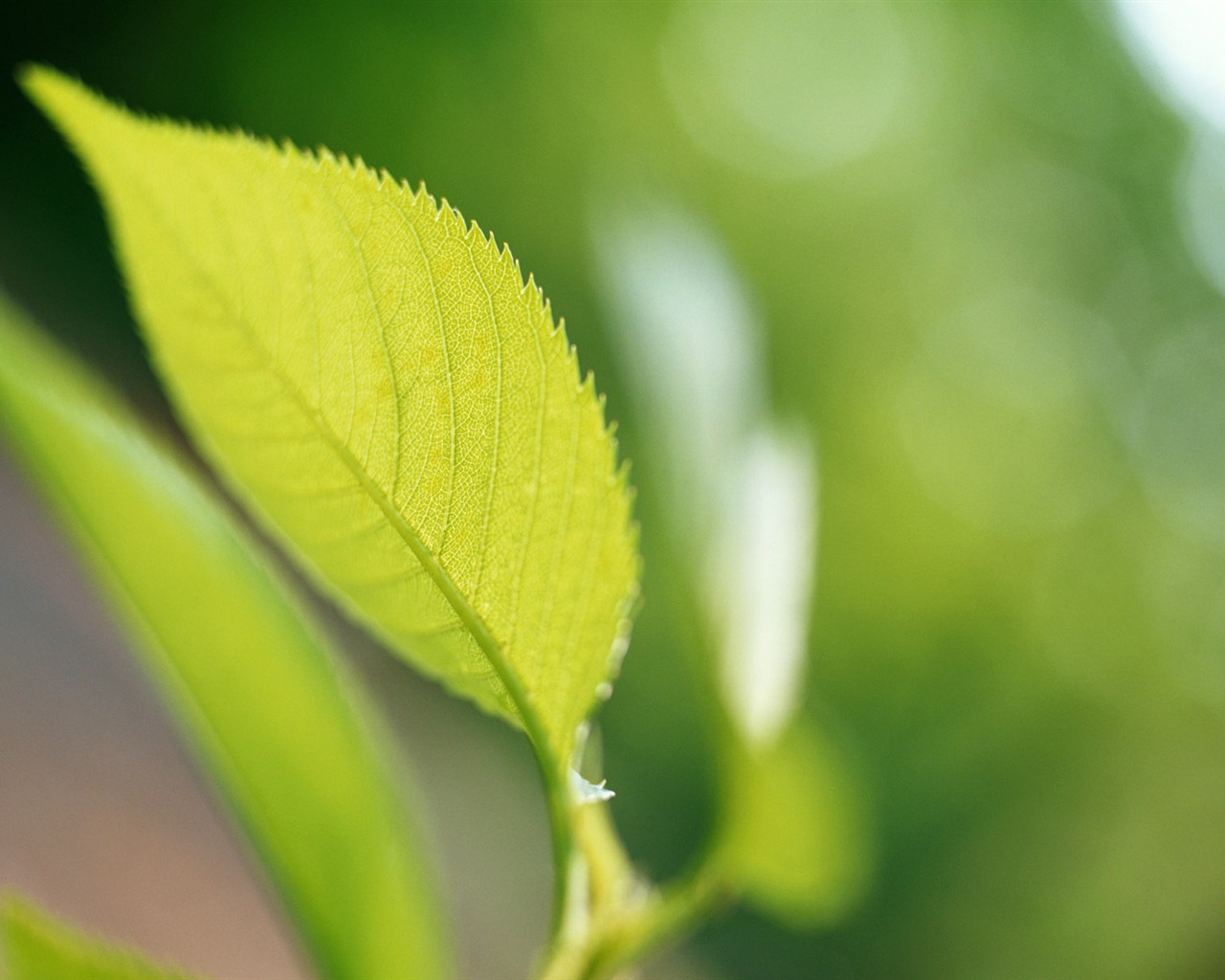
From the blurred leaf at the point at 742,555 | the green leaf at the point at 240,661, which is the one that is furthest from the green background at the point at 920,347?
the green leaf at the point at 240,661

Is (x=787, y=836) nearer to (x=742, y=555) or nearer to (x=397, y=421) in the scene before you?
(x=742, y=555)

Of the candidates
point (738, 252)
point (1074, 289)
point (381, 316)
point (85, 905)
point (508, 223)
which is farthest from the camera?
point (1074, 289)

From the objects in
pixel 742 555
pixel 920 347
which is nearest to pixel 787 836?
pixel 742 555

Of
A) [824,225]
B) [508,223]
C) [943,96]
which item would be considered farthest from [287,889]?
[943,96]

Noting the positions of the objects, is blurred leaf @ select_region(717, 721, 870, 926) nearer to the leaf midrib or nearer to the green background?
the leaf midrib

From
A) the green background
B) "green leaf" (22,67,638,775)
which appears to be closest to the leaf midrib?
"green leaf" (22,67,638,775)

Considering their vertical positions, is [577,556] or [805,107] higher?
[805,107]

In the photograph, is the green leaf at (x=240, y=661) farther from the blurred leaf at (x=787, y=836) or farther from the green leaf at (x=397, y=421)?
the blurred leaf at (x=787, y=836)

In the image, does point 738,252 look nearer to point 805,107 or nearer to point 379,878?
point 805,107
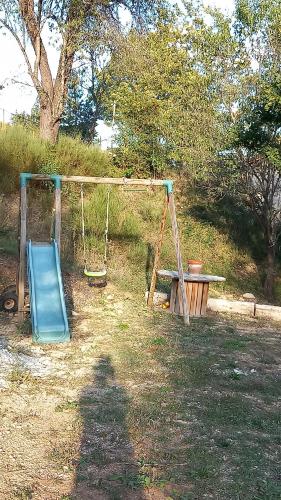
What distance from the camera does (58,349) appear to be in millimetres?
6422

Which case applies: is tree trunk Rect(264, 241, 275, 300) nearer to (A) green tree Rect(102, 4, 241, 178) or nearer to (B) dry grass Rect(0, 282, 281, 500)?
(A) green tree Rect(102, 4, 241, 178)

____

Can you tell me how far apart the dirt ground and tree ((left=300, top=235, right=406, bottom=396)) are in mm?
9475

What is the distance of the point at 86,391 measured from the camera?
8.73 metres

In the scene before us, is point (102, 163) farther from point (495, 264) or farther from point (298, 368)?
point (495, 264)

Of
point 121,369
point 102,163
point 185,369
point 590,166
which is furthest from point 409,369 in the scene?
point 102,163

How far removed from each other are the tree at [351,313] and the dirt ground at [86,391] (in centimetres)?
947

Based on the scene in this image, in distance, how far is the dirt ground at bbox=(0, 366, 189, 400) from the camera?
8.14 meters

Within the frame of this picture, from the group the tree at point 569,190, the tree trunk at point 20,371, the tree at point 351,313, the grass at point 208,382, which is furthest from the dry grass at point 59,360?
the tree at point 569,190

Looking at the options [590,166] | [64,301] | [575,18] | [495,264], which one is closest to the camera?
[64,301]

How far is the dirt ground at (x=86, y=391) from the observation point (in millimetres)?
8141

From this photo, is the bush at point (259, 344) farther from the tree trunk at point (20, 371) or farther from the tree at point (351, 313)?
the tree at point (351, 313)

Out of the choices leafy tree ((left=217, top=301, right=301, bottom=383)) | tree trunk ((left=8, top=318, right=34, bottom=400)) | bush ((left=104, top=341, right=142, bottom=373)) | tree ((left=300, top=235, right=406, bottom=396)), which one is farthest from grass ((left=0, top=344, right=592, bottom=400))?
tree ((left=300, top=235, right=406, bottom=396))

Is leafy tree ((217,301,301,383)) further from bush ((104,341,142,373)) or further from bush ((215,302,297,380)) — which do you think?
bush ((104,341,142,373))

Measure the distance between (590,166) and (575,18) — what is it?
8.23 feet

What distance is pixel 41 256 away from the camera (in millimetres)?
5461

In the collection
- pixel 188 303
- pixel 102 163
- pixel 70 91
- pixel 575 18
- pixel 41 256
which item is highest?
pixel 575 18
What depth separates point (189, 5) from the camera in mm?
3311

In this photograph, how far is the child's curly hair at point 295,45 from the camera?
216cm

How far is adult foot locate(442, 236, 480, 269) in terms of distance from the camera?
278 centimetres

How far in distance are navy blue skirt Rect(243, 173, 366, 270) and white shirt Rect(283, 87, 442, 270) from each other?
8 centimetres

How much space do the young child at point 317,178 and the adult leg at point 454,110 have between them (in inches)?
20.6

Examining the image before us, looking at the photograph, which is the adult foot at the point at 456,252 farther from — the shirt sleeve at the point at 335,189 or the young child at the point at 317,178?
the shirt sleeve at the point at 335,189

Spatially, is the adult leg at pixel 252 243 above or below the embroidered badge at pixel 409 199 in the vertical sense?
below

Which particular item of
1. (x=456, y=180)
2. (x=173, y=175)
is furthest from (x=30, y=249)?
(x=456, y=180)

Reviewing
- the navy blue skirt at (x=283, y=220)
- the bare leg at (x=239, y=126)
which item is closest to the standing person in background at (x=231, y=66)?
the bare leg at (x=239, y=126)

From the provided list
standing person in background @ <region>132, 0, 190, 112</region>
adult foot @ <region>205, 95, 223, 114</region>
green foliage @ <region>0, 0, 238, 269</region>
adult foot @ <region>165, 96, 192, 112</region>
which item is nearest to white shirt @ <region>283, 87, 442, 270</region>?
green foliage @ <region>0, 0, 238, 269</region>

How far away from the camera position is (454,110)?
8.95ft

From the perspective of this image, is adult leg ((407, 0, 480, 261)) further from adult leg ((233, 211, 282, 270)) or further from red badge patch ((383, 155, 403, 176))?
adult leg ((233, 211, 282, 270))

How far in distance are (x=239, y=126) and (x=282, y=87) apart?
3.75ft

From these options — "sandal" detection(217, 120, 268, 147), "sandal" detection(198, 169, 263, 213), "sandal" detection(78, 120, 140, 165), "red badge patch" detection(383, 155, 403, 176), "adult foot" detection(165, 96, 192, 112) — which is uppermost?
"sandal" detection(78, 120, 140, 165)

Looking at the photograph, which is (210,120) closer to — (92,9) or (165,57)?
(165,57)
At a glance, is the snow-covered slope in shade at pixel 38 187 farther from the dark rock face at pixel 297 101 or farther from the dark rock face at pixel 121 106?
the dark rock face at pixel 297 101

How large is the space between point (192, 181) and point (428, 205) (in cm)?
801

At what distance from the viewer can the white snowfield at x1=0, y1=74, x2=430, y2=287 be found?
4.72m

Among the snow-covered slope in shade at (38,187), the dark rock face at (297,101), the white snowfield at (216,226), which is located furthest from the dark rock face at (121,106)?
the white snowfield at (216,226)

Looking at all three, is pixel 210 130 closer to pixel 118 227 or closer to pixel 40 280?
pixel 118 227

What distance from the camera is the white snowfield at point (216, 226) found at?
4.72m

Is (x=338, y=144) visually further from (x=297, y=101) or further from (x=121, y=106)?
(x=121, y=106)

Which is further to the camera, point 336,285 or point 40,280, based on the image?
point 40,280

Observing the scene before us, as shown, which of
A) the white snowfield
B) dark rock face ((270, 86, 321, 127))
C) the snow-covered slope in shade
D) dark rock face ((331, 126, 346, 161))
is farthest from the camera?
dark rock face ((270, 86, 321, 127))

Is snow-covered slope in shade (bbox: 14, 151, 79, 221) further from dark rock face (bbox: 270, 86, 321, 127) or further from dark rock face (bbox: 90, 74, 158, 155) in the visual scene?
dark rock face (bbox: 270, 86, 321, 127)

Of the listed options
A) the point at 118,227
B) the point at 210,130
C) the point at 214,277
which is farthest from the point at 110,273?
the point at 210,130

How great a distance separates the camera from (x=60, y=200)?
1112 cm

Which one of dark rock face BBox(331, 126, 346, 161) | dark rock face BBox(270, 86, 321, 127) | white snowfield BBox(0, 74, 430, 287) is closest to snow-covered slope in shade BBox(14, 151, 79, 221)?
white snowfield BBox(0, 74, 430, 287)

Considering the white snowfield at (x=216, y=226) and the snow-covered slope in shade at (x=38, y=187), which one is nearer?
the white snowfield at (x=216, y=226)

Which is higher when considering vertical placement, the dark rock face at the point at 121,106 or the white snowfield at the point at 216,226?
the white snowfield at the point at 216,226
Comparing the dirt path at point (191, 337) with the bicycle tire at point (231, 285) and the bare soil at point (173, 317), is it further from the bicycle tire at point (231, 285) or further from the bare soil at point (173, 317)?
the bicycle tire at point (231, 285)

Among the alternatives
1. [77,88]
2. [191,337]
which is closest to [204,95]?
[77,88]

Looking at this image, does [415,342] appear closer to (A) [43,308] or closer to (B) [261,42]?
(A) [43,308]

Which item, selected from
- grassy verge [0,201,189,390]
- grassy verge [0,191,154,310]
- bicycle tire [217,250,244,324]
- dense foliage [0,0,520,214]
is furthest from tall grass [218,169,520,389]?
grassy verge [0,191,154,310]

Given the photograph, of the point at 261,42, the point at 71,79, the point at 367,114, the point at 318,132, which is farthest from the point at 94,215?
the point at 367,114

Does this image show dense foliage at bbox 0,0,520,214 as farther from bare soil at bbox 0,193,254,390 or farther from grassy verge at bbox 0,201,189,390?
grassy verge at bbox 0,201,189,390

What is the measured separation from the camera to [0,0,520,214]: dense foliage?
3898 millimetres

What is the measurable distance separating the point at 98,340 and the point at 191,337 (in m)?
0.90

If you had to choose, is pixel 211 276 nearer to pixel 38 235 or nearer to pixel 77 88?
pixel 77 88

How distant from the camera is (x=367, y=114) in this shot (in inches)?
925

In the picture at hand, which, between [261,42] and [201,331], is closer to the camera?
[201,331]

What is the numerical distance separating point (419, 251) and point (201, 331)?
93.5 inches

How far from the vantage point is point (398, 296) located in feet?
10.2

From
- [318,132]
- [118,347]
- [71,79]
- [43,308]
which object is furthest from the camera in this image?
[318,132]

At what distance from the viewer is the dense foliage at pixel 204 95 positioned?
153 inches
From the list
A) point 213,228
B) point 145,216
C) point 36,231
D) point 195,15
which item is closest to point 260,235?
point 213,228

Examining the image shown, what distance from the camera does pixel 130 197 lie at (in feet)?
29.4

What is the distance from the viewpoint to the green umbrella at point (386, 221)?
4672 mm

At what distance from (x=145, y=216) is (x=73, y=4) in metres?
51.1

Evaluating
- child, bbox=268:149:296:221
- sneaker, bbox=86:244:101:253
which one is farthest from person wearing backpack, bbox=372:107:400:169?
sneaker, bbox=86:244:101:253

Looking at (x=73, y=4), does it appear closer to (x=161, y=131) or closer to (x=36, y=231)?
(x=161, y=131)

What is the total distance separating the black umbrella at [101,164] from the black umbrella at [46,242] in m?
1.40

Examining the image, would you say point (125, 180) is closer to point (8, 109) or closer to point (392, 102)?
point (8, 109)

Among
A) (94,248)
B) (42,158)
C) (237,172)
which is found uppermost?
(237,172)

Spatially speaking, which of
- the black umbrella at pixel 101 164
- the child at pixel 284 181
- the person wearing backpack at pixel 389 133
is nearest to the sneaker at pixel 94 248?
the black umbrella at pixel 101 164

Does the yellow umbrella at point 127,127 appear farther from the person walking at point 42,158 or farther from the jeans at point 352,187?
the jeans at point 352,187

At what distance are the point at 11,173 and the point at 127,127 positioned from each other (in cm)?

____

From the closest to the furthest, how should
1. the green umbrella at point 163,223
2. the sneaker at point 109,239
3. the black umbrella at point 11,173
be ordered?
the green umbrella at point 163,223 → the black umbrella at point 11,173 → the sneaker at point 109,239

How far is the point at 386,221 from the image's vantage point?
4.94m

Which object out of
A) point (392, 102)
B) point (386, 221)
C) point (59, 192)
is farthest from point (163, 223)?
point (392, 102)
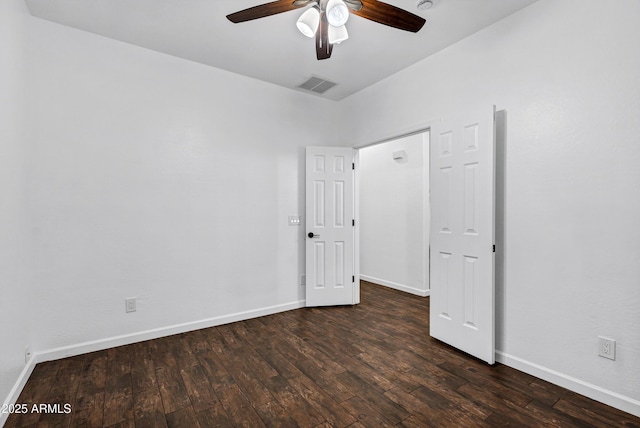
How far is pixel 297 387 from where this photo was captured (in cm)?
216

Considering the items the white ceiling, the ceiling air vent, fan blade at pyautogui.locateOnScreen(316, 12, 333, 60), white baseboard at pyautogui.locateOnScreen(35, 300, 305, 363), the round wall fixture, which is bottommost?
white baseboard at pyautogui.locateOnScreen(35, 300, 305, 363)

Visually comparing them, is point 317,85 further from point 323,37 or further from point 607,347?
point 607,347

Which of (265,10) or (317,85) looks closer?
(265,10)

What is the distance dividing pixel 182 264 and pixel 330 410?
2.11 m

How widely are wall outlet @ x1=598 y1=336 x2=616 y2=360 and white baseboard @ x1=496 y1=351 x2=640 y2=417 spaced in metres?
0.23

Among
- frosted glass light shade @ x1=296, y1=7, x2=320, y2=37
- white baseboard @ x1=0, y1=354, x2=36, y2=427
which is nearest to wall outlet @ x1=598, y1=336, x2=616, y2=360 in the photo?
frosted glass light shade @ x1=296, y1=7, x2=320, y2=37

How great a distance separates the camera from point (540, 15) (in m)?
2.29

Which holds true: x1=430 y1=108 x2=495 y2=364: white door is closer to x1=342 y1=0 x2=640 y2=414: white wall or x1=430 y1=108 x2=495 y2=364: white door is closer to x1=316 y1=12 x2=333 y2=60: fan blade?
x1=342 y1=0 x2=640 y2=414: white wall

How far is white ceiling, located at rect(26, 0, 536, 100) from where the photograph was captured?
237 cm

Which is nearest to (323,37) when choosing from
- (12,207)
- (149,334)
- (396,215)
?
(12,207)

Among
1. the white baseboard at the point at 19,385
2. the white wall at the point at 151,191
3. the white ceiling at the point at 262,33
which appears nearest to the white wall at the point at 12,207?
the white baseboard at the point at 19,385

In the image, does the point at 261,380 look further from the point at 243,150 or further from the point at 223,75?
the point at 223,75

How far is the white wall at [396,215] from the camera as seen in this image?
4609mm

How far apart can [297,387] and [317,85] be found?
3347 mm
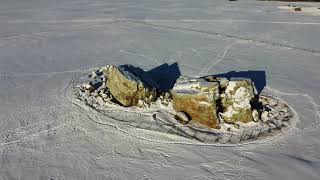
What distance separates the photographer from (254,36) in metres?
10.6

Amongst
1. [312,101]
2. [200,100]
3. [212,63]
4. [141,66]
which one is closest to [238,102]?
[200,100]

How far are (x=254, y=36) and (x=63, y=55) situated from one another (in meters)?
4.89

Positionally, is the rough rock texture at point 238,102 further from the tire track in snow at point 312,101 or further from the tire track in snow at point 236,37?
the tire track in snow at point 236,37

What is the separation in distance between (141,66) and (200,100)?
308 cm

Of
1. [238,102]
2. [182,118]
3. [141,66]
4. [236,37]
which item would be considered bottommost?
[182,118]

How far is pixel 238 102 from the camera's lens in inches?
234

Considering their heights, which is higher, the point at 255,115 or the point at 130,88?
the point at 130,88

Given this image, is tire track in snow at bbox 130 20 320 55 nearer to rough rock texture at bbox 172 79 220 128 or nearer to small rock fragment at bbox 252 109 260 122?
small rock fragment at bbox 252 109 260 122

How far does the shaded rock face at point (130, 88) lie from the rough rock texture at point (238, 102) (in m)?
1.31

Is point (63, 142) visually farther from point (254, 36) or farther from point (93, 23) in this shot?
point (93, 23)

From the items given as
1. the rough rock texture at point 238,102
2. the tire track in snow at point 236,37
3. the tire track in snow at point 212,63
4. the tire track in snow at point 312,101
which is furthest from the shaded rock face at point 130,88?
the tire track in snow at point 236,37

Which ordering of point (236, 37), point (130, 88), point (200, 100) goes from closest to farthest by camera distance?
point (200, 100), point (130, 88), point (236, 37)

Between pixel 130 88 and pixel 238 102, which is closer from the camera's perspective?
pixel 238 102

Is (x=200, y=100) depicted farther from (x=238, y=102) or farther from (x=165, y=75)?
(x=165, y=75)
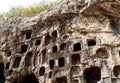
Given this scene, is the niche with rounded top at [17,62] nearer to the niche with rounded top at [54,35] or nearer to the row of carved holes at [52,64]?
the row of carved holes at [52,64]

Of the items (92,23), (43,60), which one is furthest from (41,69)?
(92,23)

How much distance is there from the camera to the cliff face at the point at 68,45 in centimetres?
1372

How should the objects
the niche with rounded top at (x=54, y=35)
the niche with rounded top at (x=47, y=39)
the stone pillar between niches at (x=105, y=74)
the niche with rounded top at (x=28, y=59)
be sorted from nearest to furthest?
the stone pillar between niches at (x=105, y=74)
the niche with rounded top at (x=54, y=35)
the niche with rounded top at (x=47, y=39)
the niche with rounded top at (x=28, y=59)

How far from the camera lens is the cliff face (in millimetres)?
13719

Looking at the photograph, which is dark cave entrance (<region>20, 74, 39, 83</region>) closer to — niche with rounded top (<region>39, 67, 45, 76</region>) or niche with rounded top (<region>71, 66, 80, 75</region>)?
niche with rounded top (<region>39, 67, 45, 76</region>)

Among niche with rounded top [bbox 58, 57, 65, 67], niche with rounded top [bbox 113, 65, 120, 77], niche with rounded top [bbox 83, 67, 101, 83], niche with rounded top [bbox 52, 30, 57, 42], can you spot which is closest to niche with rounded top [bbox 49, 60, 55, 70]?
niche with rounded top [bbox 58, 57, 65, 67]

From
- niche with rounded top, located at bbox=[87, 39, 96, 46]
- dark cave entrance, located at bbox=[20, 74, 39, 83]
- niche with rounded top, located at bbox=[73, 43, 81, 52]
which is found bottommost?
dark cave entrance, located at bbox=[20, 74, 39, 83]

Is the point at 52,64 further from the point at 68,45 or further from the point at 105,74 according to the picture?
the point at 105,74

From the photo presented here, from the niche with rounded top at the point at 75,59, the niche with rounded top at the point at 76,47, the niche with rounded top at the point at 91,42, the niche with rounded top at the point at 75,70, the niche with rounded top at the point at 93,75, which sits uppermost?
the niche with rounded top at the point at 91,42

____

• _GIVEN INSTRUCTION_: Take the lines from the one containing "Given the photograph, of" through the one containing "3898 millimetres", switch "dense foliage" to "thick foliage", and reproduce them with nothing else altered.

• _RESPONSE TO THE TASK_:
Given the photograph, of the point at 261,42, the point at 71,79, the point at 367,114, the point at 318,132, which is farthest from the point at 94,215?
the point at 367,114

Does this image show thick foliage at bbox 0,0,520,214 as farther from bare soil at bbox 0,193,254,390 or farther from grassy verge at bbox 0,201,189,390?
grassy verge at bbox 0,201,189,390

What is the measured separation from the camera to [0,0,520,214]: thick foliage?
3898 millimetres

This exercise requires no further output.